*** EXERCISE INPUTS ***

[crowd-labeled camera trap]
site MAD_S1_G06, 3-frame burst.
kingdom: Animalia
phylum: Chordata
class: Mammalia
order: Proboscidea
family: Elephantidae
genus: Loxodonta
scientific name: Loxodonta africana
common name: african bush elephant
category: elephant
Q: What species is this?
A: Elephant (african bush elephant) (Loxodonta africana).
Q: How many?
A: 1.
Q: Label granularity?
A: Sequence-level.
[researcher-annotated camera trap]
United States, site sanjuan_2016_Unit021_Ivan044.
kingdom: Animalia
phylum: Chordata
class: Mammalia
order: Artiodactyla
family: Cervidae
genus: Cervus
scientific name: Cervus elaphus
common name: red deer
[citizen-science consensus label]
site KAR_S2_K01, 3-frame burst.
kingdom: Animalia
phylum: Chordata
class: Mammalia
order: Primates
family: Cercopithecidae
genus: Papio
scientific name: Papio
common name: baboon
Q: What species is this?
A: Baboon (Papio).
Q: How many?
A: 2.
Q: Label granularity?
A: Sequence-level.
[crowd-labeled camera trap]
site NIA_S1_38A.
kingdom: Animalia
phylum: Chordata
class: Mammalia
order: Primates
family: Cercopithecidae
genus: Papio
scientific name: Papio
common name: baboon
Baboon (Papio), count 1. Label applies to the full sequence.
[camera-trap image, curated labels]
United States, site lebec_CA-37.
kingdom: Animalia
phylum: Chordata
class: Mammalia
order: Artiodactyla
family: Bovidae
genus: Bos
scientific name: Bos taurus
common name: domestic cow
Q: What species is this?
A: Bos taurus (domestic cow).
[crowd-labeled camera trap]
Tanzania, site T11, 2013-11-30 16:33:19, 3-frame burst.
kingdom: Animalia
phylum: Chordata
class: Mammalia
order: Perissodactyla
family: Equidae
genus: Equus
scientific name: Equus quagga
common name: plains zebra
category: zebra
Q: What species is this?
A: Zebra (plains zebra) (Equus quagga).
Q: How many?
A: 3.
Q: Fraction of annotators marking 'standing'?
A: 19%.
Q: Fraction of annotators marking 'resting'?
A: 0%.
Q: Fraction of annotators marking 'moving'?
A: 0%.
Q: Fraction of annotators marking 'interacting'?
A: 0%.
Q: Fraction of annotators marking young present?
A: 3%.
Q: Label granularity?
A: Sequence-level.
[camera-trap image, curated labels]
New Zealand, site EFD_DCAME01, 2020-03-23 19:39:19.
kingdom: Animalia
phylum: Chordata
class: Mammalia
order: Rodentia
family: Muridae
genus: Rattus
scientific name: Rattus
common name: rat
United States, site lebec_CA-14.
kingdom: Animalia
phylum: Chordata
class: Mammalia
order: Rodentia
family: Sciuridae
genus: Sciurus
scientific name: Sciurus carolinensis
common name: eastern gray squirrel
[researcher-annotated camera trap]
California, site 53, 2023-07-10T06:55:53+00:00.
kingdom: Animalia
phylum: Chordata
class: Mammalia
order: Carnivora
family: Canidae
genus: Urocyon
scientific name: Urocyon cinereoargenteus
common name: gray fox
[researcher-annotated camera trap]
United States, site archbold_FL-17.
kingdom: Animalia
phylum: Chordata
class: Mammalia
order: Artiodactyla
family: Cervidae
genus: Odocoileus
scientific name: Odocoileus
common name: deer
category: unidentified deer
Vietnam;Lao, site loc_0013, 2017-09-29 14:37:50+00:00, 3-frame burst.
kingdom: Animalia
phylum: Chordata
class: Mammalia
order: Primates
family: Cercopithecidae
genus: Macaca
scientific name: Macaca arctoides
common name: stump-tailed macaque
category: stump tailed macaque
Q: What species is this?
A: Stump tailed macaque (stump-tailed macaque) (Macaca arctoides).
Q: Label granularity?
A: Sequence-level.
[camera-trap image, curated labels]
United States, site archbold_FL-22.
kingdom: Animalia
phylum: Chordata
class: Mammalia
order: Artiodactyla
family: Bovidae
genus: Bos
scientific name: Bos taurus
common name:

*** End of EXERCISE INPUTS ***

* [TASK TO CARRY OUT] Show the lines above that have the word "States".

* [OUTPUT OF THE TASK]
United States, site sanjuan_2016_Unit021_Ivan044.
United States, site lebec_CA-37.
United States, site lebec_CA-14.
United States, site archbold_FL-17.
United States, site archbold_FL-22.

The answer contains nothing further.